==== ОТРЫВОК

← К описанию

Константин Богданов - О крокодилах в России. Очерки из истории заимствований и экзотизмов



Предисловие

Декларируя изучение «духовной культуры», гуманитарная наука апеллирует к понятию, популяризацию которого принято связывать с Вильгельмом фон Гумбольдтом. «Духовная культура», по Гумбольдту, обозначает религиозно-нравственные представления, санкционированные опытом государственной жизни и приводящие к социальному совершенствованию1. Современное истолкование того же понятия варьирует, но в общем подразумевает понятия (а попросту говоря – слова), выразившие собою идеологию европейского Просвещения: «опыт», «дух», «культура», «общество» и т.д. Не нужно доказывать, что общественные идеалы небезразличны к выражающим их словам. Знаменательно, что и само слово «идеология» было введено в научно-публицистический оборот (в работе Антуана Дестю де Траси «Элементы идеологии», 1815) в качестве понятия, обозначающего не что иное, как систему слов, атрибутивных к ценностным установкам западноевропейской цивилизации. Появившиеся вослед книге де Трасси десятки несравнимо более рафинированных дефиниций «идеологии» не меняют справедливости исходного к ним определения2. Сегодня, как и во времена Трасси, предполагается, что в основании любой политической культуры (а шире – «культуры вообще») заложен набор «ключевых понятий», предполагающих их соотнесение с «ключевыми понятиями» другой культуры. Условием же самого этого соотнесения – в терминах кросскультурной коммуникации – мыслится установление набора сравнительно общих ценностей человеческой цивилизации (таковы, например, по классификации К.С. Ситарама и Р.Т. Когделла, «иерархия», «агрессивность», «патриотизм», «религия», «авторитаризм», «деньги»)3. Но каким образом можно судить об определенности выражаемых этими ценностями социокультурных метанарративов (grand recits, master narrative), т. е. тех «главенствующих повествований», которые, с одной стороны, определяют возможность целостного представления об обществе, а с другой – убеждают в том, что существуют разные общества и разные культуры4. Какими языковыми средствами достигается в этих случаях медиальная и коммуникативная прагматизация «ключевых понятий» идеологии?

========

*ЗАДАНИЕ A*: Перепишите записи от строки с «What appears to» до конца записей, заменив «closer to» на «nearer to» и больше ничего не меняя. Изображения в ответ не включайте.

==== НАБОР ЗАПИСЕЙ

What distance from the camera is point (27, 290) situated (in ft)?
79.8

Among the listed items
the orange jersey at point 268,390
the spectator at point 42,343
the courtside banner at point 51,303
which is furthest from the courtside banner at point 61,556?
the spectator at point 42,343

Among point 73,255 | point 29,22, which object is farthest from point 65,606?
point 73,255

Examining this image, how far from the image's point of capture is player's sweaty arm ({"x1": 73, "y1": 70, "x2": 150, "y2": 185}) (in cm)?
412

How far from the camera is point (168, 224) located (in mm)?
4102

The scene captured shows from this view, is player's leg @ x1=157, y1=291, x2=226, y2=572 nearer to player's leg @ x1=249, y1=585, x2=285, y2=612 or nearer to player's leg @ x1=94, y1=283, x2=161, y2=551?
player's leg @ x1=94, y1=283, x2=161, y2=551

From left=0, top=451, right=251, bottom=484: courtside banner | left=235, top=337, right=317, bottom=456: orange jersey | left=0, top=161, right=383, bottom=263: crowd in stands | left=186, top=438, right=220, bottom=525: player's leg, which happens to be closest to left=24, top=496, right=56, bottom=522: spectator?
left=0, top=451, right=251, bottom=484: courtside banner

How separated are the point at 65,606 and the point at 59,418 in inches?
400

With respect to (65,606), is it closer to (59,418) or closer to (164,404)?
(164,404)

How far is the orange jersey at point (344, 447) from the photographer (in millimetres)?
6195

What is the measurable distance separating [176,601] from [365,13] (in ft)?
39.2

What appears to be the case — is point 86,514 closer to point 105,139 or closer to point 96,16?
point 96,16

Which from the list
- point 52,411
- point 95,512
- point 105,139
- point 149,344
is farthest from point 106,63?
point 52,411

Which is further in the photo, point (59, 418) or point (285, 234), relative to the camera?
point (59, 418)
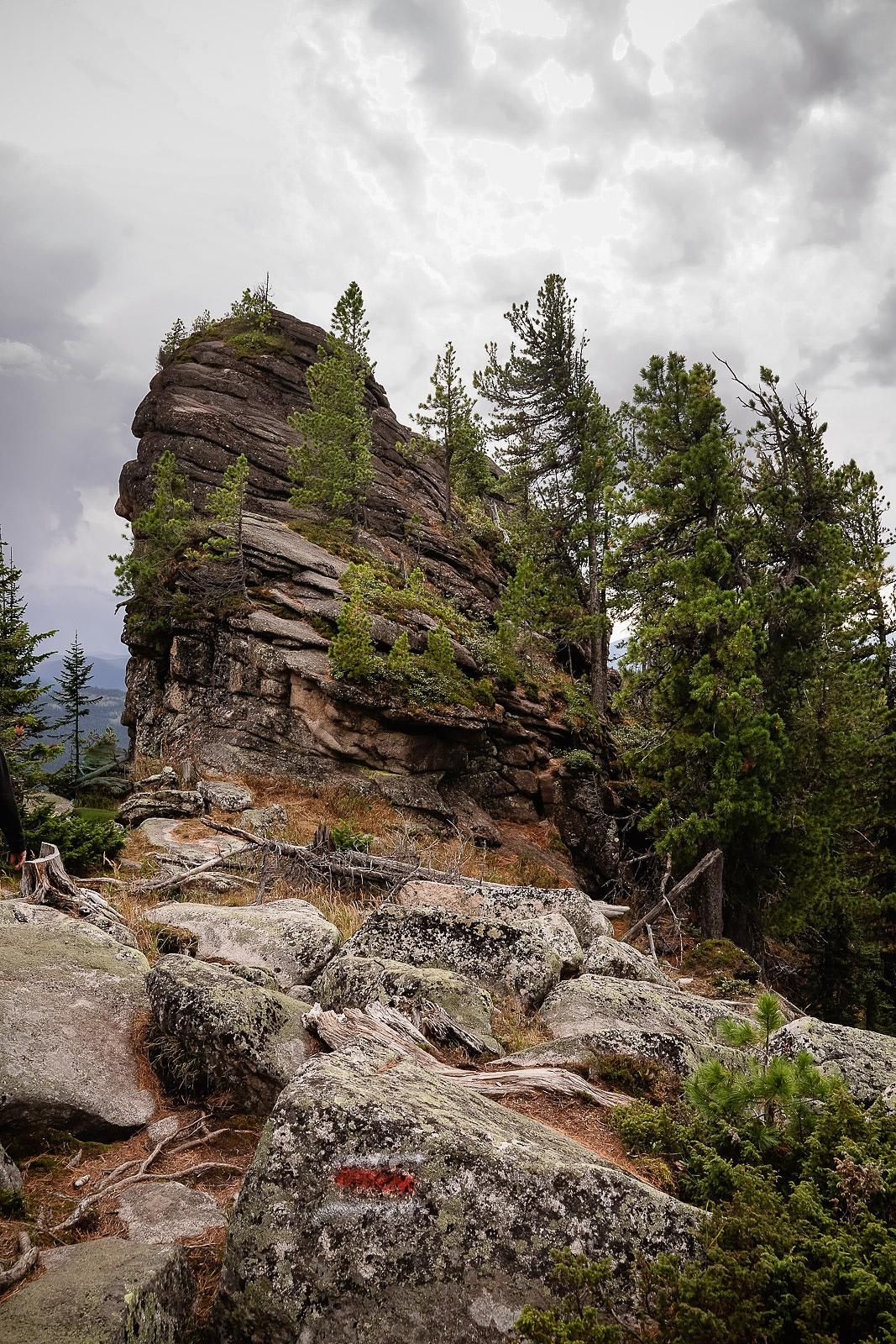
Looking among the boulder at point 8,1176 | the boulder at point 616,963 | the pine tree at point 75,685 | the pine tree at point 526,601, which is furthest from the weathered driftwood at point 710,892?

========

*ЗАДАНИЕ B*:
Ответьте по предисловию:
(i) С чьим именем принято связывать популяризацию понятия «духовная культура»?
(ii) В какой работе и в каком году слово «идеология» было введено в научно-публицистический оборот?
(iii) Какие ценности приведены в качестве примера по классификации К.С. Ситарама и Р.Т. Когделла?

*ПИСЬМЕННЫЙ ОТВЕТ A*:
What appears to be the case — is point 86,514 nearer to point 105,139 or nearer to point 96,16?
point 96,16

Which from the list
- point 52,411
- point 95,512
- point 105,139
- point 149,344
is farthest from point 106,63?
point 52,411

Which is further in the photo, point (59, 418) or point (285, 234), relative to the camera?
point (59, 418)
Looking among the boulder at point 8,1176 | the boulder at point 616,963 | the pine tree at point 75,685 | the pine tree at point 526,601, which is furthest from the weathered driftwood at point 710,892?

*ПИСЬМЕННЫЙ ОТВЕТ B*:
(i) С именем Вильгельма фон Гумбольдта.
(ii) В работе Антуана Дестю де Траси «Элементы идеологии», 1815 год.
(iii) «Иерархия», «агрессивность», «патриотизм», «религия», «авторитаризм», «деньги».